Why it matters: A group of hackers known as the Dark Overlord has claimed to have pilfered a collection of 18,000 files related to the aftermath of the 2001 terrorist attacks on the United States. Now, the group is leveraging the files to collect bitcoin and blackmail anyone identified in the documents. Although this story is only just making headlines this week, an information security incident was first reported last April. One of the reasons the attack is gaining traction—aside from the recently released preview of stolen documents—is the increased utilization of social and news media. Time will tell if the altered strategy pays off for the attackers—Twitter has already suspended the attackers’ account, and after the group shifted to Reddit, their post was removed and the subreddit was banned; yet, the number of transactions is rising. As we projected in our 2019 predictions, adversaries are going to get more aggressive and more creative in their tactics and approaches—in this case, deploying a systematic extortion campaign. What’s important to note about this story is the specific verbiage used in the statements from the victims: no evidence to support a security breach—or even confirm them after they’ve happened.

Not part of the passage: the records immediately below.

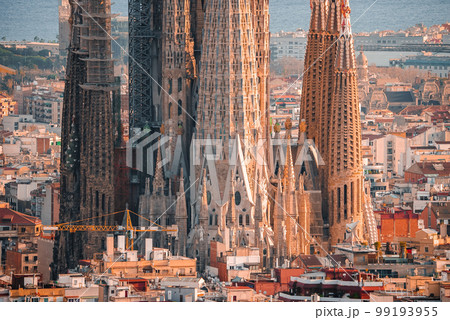 Beautiful aerial view of the Barcelona city with a Sagrada Familia cathedral standing in the city center. Beautiful aerial view of the Barcelona city with a Sagrada Familia cathedral standing in the city center. 99193955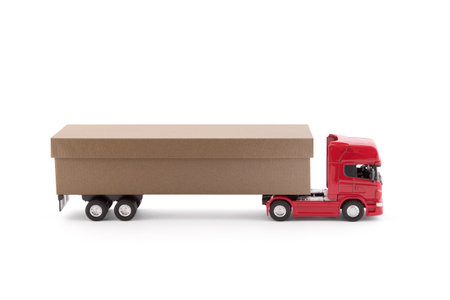 Long delivery truck with a cardboard box trailer isolated on white backgroundの写真素材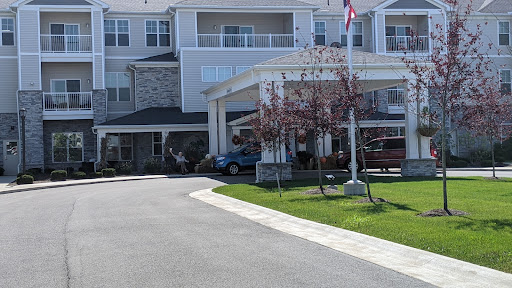 A welcoming entrance to a residential building with landscaped grounds and a prominent flag.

This attack and others to come in 2019 are only going to become harder to anticipate and prevent and evidence will become harder to obtain. Bad actors are getting more creative and determined, and apart from total visibility—not just into your own networks, systems and devices, but your entire supply chain and ecosystem—it’s difficult to mature beyond a reactive state. Visibility can enable enterprises to understand their steady state or baseline for the network and all connected devices, so when there’s a modern, sophisticated attempt to compromise your network, even the subtlest changes in your network posture can be immediately detected.